• [Directions]
Look below for the line containing "class: Mammalia"; from there, print each line exactly up to and including the line containing "common name: bobcat", and stop.

• [Records for this task]
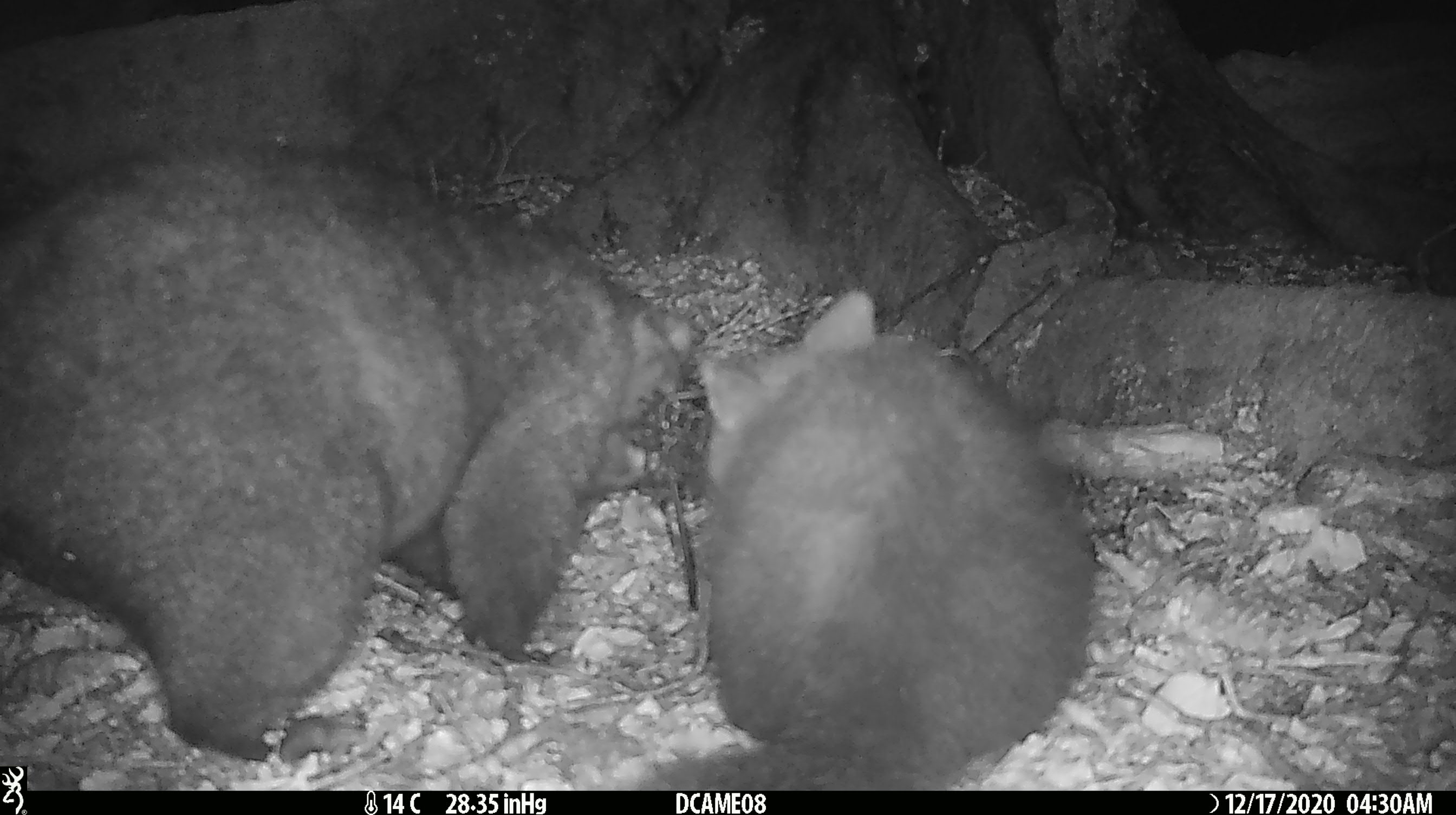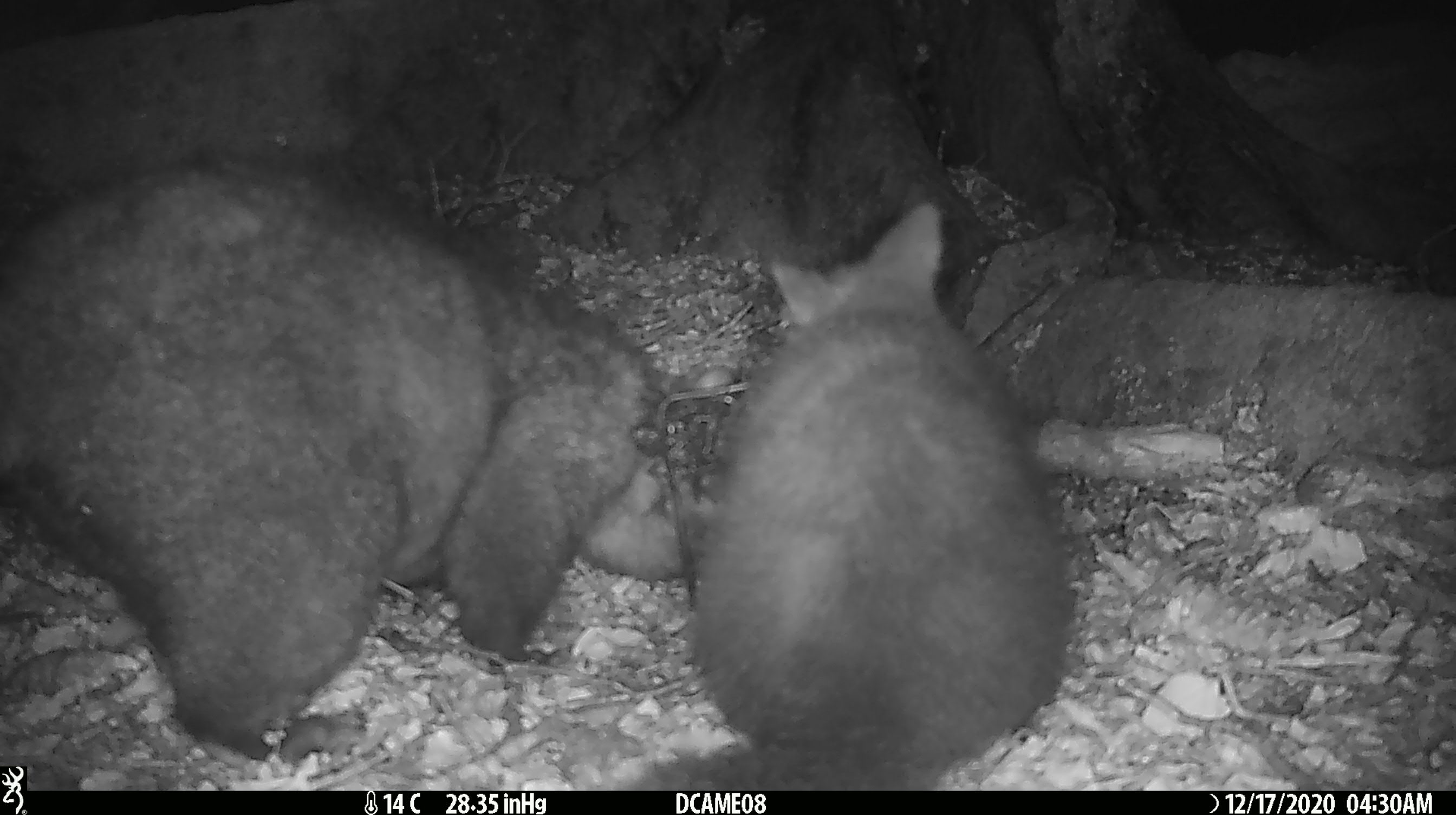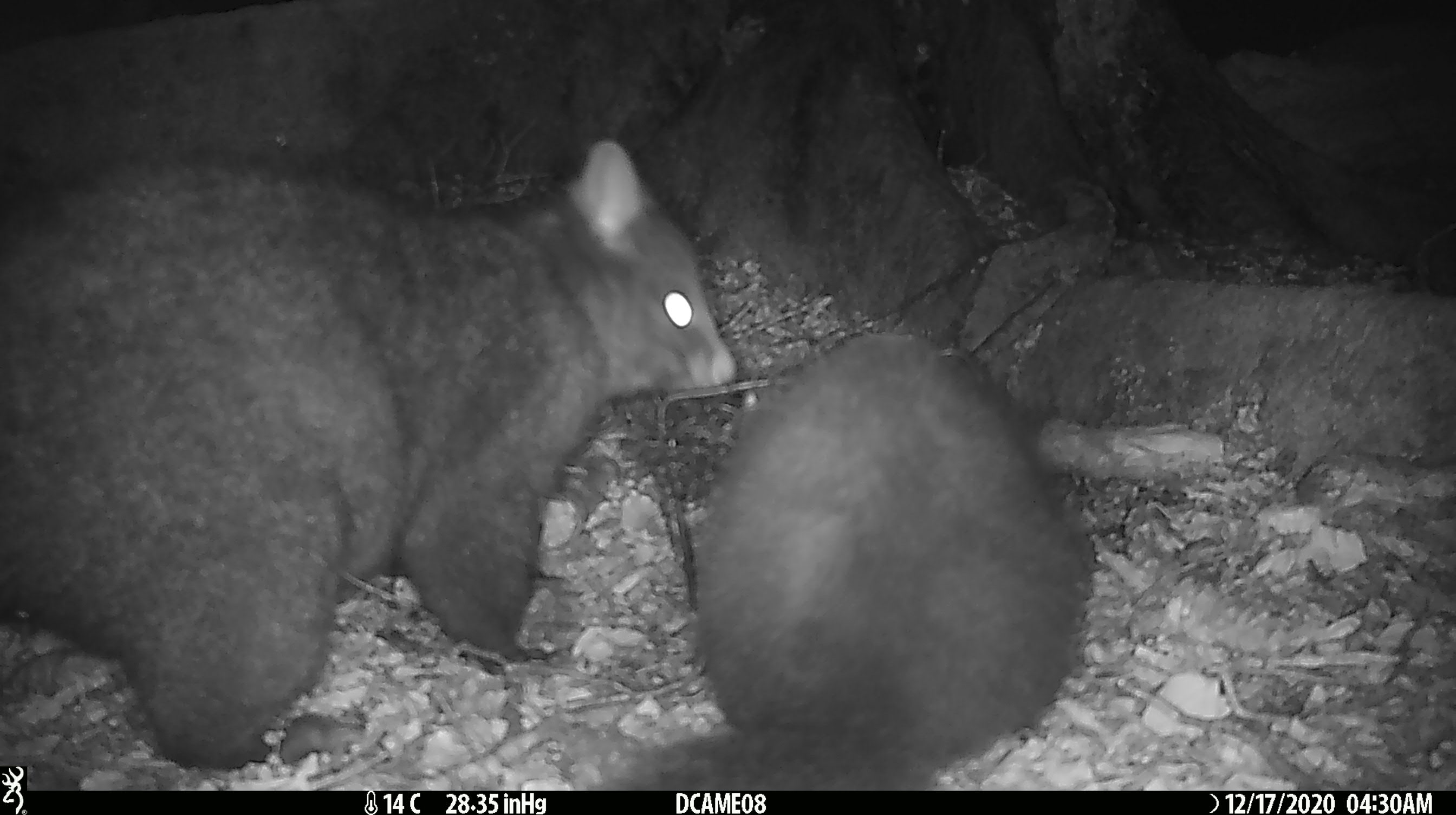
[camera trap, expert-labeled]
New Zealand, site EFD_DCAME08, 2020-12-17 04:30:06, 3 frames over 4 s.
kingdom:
* * *
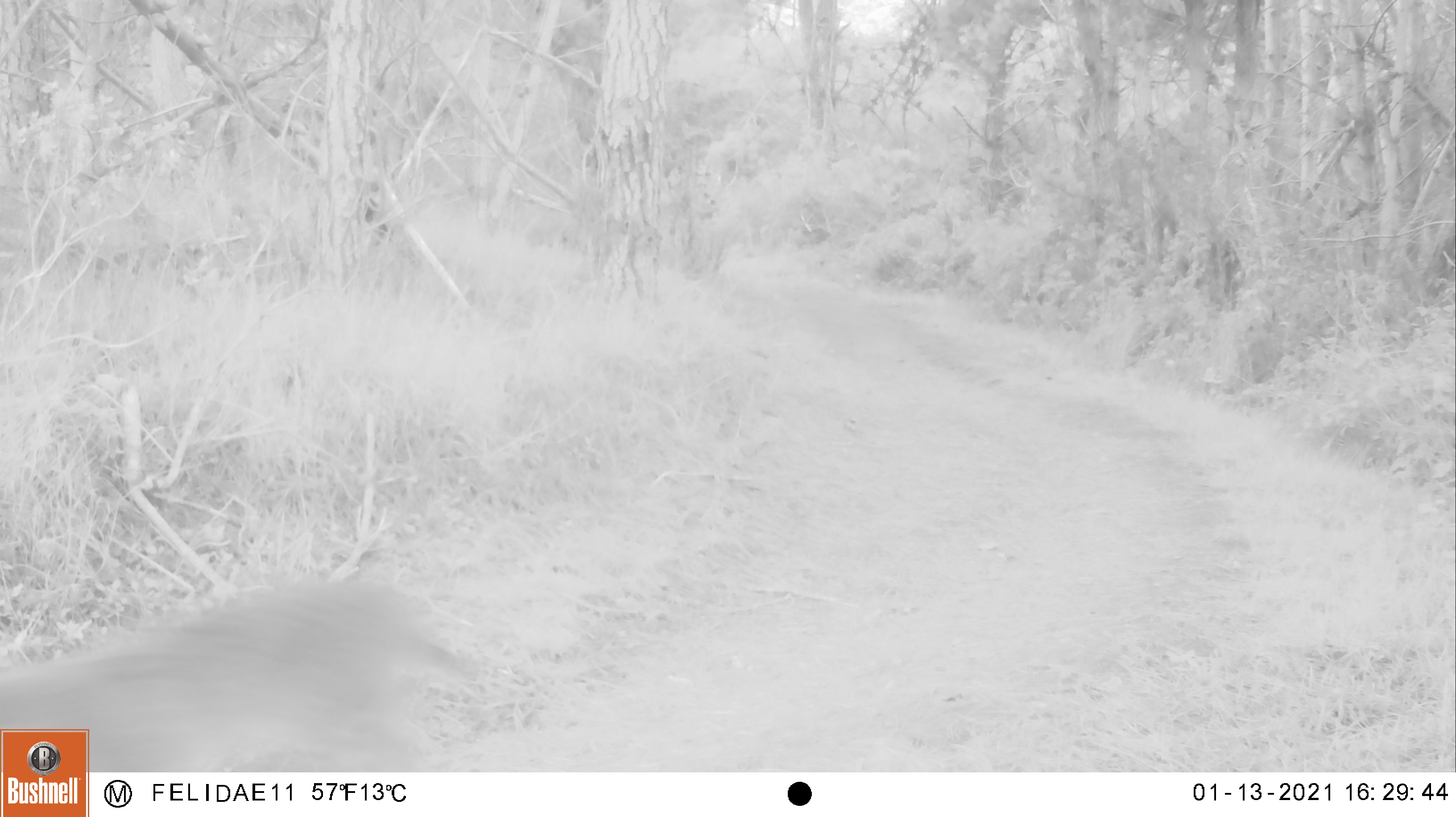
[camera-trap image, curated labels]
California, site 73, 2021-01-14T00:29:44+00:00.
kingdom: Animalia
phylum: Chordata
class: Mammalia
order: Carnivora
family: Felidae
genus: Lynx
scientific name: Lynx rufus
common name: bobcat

• [Task output]
class: Mammalia
order: Carnivora
family: Felidae
genus: Lynx
scientific name: Lynx rufus
common name: bobcat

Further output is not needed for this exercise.